Whatever your belief system, music is the language of the soul. What else can touch people at such a deep emotional level? Music can inspire, heal, soothe, rage, elevate, love, hate and literally captivate every other feeling that dwells deep inside us, sometimes all in the same song! As Beethoven once said, “Music should strike fire from the heart of man, and bring tears from the eyes of woman.”
The power of music is a common thread that helps unite us as a people. It transcends all discrimination – race, gender, orientation, religion, politics – as it truly is the universal language of love. It is the greatest form of expression and can help us understand different cultures through its rhythm, vibe and lyrics. The rebelliousness of Rock raging against the machine, the dreary melancholy of rainy BritPop, the defiant anger of Rap speaking from the streets, the heartfelt twang of Country music – all are windows into the world of the artists and their surroundings. Each tells a story and paints a picture of their environment and experiences. It is beautiful when music connects with a massive audience within its own culture, but it is powerful when music transcends its genre and resonates with other cultures to educate and open our minds. Channeled correctly, music can teach us tolerance, respect and acceptance.

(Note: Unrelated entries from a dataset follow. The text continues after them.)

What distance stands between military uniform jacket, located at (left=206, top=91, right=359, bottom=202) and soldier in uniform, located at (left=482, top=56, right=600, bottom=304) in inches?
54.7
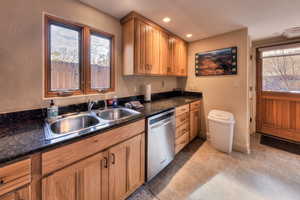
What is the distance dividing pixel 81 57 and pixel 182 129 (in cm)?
201

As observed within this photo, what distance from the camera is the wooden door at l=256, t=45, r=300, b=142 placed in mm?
2920

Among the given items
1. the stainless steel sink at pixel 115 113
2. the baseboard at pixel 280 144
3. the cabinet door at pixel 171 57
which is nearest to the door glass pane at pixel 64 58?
the stainless steel sink at pixel 115 113

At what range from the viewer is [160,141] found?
1.85 m

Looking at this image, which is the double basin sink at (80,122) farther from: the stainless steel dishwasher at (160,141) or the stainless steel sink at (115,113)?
the stainless steel dishwasher at (160,141)

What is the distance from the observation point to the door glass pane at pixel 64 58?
1548mm

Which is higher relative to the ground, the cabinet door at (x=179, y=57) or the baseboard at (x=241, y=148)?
the cabinet door at (x=179, y=57)

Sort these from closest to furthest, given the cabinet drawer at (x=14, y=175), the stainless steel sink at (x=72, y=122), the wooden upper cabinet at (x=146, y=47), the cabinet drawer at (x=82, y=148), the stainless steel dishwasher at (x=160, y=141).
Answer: the cabinet drawer at (x=14, y=175)
the cabinet drawer at (x=82, y=148)
the stainless steel sink at (x=72, y=122)
the stainless steel dishwasher at (x=160, y=141)
the wooden upper cabinet at (x=146, y=47)

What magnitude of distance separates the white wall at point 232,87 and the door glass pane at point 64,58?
254 cm

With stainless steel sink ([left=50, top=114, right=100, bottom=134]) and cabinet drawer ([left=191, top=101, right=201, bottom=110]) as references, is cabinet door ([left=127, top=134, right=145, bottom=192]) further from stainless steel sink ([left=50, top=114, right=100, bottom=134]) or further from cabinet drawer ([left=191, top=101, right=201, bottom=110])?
cabinet drawer ([left=191, top=101, right=201, bottom=110])

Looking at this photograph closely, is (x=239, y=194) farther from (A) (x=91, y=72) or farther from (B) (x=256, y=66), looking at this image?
(B) (x=256, y=66)

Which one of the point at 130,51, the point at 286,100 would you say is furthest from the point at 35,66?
the point at 286,100

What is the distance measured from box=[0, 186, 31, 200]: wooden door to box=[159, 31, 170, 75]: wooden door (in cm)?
229

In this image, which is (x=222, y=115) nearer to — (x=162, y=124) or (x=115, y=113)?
(x=162, y=124)

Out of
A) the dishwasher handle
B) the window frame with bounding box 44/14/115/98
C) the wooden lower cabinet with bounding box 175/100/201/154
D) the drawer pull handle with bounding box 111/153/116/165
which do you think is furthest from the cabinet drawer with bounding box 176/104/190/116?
the drawer pull handle with bounding box 111/153/116/165
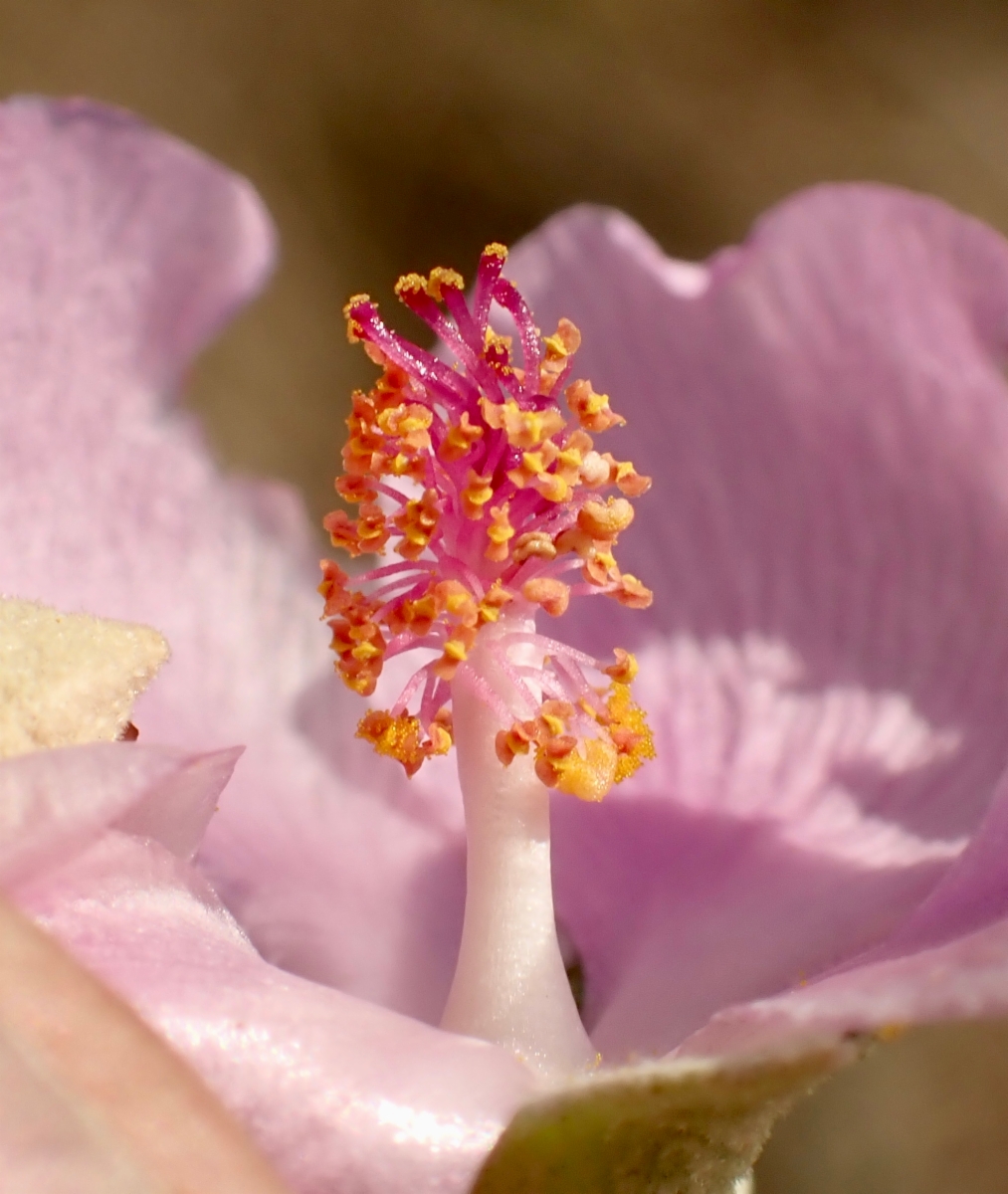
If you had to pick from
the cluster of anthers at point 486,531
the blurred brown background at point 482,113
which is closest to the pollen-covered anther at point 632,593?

Music can unite people, even countries, for a common cause. In past years we’ve witnessed such events as Live Earth (global warming), Live Aid (famine in Africa), Farm Aid (farmers) and Live 8 (global poverty) to remind us of our humanity. Even bitter bandmates of Pink Floyd reunited for the first time in 24 years for the noble cause of Live 8, rising above their broken relations for the noble cause of poverty. Catching any gig to witness the impact of live music is an amazing experience as the energy is electric, with thousands of rabid fans all singing in unison in euphoric bliss. The sense of community – of ONE – is awesome as there’s power in the connection of a common bond. It unites, heals and is a powerful reminder of our commonalities and not our differences. If only society or local communities could behave this way.

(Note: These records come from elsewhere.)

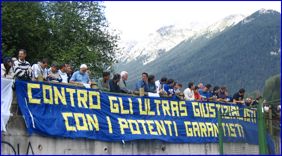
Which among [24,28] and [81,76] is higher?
[24,28]

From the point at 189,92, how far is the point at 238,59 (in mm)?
99717

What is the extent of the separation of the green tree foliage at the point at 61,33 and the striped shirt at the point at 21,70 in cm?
1333

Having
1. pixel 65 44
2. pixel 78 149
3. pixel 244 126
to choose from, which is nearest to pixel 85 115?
pixel 78 149

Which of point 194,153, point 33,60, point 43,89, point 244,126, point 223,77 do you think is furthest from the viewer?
point 223,77

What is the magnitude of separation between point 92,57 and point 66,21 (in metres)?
3.80

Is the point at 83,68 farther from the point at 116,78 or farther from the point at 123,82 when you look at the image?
the point at 123,82

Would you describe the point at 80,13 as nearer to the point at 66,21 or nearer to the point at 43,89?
the point at 66,21

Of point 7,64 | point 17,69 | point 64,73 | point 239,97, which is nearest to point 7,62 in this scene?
point 7,64

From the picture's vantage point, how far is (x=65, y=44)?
32.5m

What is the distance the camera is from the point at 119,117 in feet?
48.8

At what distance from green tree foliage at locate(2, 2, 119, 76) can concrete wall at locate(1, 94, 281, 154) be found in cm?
1260

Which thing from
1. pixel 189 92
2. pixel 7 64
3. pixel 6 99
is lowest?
pixel 6 99

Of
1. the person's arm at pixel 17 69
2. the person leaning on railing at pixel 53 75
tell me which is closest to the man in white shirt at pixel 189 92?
the person leaning on railing at pixel 53 75

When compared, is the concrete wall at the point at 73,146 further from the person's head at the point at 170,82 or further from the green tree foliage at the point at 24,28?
the green tree foliage at the point at 24,28
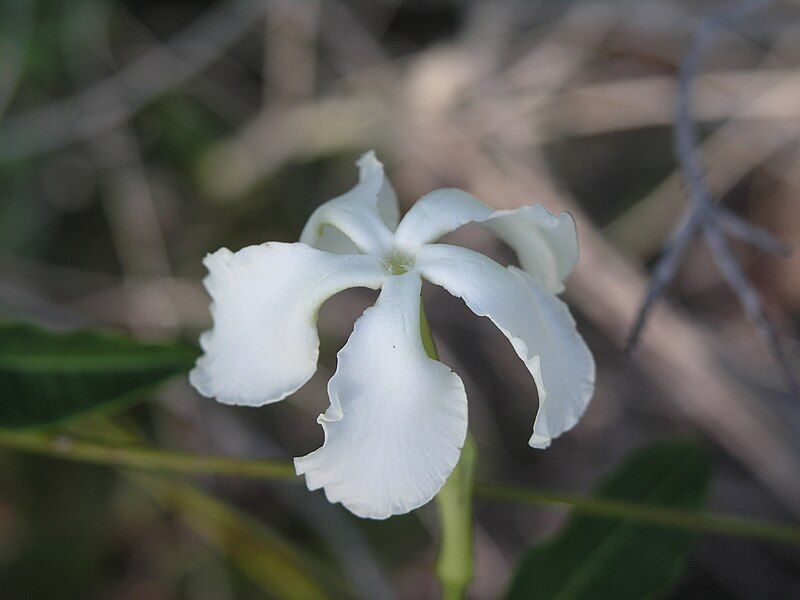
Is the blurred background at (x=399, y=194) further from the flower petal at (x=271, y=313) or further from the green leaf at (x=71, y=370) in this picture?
the flower petal at (x=271, y=313)

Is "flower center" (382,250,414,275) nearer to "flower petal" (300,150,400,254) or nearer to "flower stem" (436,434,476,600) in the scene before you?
"flower petal" (300,150,400,254)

The beauty of music is that it can be shared by the masses but also be so deeply personal, even while with the masses. The prevalence of headphones in public is so commonplace now that we don’t even notice it anymore, but it is remarkable how each of us can create our own unique experience with music. At the airport, a bus stop or just walking the city streets, you can now be alone in a crowded place, surrounded by people yet transported to your own little world.
On a personal level, music is my drug and I am unapologetically addicted. With over 10,000 songs in my iPhone and the ability to categorize them into playlists, I can essentially tap into any mood or emotion. I can reach for a super motivational high or descend into a downward spiral towards hell. It can challenge me, provoke me, elevate me and/or inspire me. The music that resonates has to touch me where I feel the emotion the artist is striving for whether it is pain, hope, love, revenge, despair, guilt, remorse or any other human emotion. The depth can be channeled through heavy drum beats, poignant minor chords, smooth bass lines, crunchy guitar riffs, a melancholic vibe or brilliant lyrics that come from the heart. When it penetrates my soul, that is when the song and artist bullet to the top of the charts in my personal playlist.
The sentimental appeal of music cannot be underestimated either. It is nourishment, a comforting elixir like an old friend coming through our white earbuds (is that why they’re called ear “buds”?) to take us on a comforting journey. A song that evokes a moment of time, a person, a place, a mood, or a special feeling. Most songs that have deeply touched me will stir up a memory that is as vivid today upon hearing the song as the first time that song caught my ear. It unlocks a precious moment deep in the cobwebs of my memory banks and inevitably brings a smile to my face.
Jimi Hendrix famously said music is my religion. If his definition was based on the premise that music offers hope, comfort, inspiration, love and connection, well, then, count me in…music is my religion too.